One of the most complicated (and epic, as it feels much larger than the sum of its two parts) documentaries I’ve seen in years, P.A. Carter’s Behind Closed Doors is this summer’s not-to-miss film for true crime devotees. Debuting on HBO July 16th and 17th, Carter’s meticulously-crafted picture begins with the double murder of 13-year-old Aarushi Talwar and her family’s servant Hemraj Banjade in the Talwars’s upper-middle-class home — a mystery that immediately unleashed a media circus in the staid Indian town of Noida. But it was the whiplash machinations surrounding the subsequent investigations and interrogations, trials and appeals, that kept the public riveted to this decade-plus-long soap opera. One in which class and privilege, and cultural clashes, played a starring role.

Filmmaker took the opportunity to speak with Carter about his astonishing doc just prior to the film’s airdate.

Filmmaker: So why did you decide to tackle this incredibly byzantine — and endlessly documented — story in the first place?

Carter: At the outset the assumption was that this was a relatively straightforward case in which the parents had been subject to a miscarriage of justice and that the true perpetrators were in the clear. The weight of the coverage we looked at — in particular an influential new book on the case — suggested this. The extraordinarily byzantine nature emerged only as we peeled back the layers — until many of our initial beliefs and certainties were upended, and our imaginations had to be broadened.

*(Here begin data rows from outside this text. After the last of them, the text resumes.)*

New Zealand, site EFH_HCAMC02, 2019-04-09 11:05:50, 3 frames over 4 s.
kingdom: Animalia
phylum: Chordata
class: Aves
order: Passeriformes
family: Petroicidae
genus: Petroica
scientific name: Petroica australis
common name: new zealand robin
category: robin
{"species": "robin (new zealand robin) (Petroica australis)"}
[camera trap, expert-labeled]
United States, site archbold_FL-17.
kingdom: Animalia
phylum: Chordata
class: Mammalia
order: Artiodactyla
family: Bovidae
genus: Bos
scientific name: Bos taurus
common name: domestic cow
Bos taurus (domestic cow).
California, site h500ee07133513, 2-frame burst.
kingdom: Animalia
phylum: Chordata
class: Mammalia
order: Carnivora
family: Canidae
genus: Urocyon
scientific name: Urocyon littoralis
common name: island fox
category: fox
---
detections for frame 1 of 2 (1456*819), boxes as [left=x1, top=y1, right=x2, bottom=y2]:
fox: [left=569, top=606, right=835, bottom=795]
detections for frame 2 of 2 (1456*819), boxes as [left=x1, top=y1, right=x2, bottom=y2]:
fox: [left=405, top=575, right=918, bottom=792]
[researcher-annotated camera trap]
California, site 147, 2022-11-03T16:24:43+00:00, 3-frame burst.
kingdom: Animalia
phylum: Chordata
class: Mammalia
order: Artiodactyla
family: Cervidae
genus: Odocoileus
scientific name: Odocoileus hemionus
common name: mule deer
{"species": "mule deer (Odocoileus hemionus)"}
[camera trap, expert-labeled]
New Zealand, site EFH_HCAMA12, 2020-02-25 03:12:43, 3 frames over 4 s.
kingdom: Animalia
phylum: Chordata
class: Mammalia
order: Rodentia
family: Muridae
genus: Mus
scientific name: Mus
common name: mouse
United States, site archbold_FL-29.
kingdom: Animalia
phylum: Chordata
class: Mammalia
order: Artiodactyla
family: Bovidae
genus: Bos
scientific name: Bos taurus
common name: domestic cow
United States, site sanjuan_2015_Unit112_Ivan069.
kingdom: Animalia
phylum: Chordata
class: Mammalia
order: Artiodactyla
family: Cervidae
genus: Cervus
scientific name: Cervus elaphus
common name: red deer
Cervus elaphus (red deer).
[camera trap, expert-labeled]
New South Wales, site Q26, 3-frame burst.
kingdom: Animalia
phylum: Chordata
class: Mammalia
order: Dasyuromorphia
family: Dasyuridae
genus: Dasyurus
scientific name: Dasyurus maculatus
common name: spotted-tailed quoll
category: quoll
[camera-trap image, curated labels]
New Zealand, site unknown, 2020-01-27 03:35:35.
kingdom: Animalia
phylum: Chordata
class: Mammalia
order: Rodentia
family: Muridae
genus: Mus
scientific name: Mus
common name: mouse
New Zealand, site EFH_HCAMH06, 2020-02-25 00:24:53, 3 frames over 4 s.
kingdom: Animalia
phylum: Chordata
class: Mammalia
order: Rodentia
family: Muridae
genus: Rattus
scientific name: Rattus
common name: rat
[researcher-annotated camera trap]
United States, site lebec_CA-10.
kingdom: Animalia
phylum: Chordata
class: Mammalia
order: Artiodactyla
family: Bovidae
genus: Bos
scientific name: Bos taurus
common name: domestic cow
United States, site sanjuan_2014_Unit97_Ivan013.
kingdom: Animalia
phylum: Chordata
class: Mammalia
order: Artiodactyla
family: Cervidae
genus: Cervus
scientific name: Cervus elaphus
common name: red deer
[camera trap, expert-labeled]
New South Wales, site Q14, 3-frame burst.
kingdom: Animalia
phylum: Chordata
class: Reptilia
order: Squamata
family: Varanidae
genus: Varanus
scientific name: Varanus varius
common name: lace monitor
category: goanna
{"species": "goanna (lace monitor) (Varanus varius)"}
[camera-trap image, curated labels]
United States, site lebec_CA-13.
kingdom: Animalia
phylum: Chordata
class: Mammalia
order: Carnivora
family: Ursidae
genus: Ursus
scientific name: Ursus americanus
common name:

Filmmaker: The case received a huge amount of attention in the Indian press, which, like the society itself, is split between upper and lower class, English language versus Hindi. Which inevitably affected coverage. People’s version of “the truth” about what happened depended on the media that they consumed (not unlike here in America, land of Fox News versus MSNBC). So how is the film being perceived in India? Are one or both sides wary?

Carter: The case did receive phenomenal coverage, which both fed off and fed into the complexities of class, caste and language.

I wouldn’t presume to be able to speak for how the film has been perceived in India, which is endlessly complex and fascinating. But our Indian commissioning broadcaster Star was pleased with the show. We hope that we have shed new light on the case and challenged some of the assumptions surrounding it.

Filmmaker: How did you gain the trust of all the various participants that you interviewed? Was everyone anxious to air their side? Reticent to appear on camera?

Carter: I am not sure it was always “trust” in a conventional sense that was the vital ingredient. Sometimes it was, of course. But in a very complex case with layers of relationships and a long history, people had a range of motivations for wanting to speak out.

The great skill of our Indian team and producer was to cultivate the conditions for each individual to conclude that their own objectives would be met by their participation. This was an enormous feat — a triumph of the team’s collective will. Many of our interviewees would never have envisaged participating at the outset.

Filmmaker: Did you feel at all personally threatened during production?

Carter: With such a delicate and live case our work was bound to cause discomfort for some parties. Our India producer was certainly sent some pretty stark warnings that we were straying into highly sensitive territory.

Filmmaker: Going into the project, did you personally lean towards any theories as to why Aarushi and Hemraj were so viciously murdered? And by the end of production, did you feel any closer to solving the mystery?

Carter: It was one of the most intriguing elements of the story as to what had led to these brutal deaths — seemingly completely out of the blue and with no easy explanation. The classical aspect of a closed-door mystery was part of that fascination. By the end of the production, however, it was no longer possible to be agnostic about the events of that night.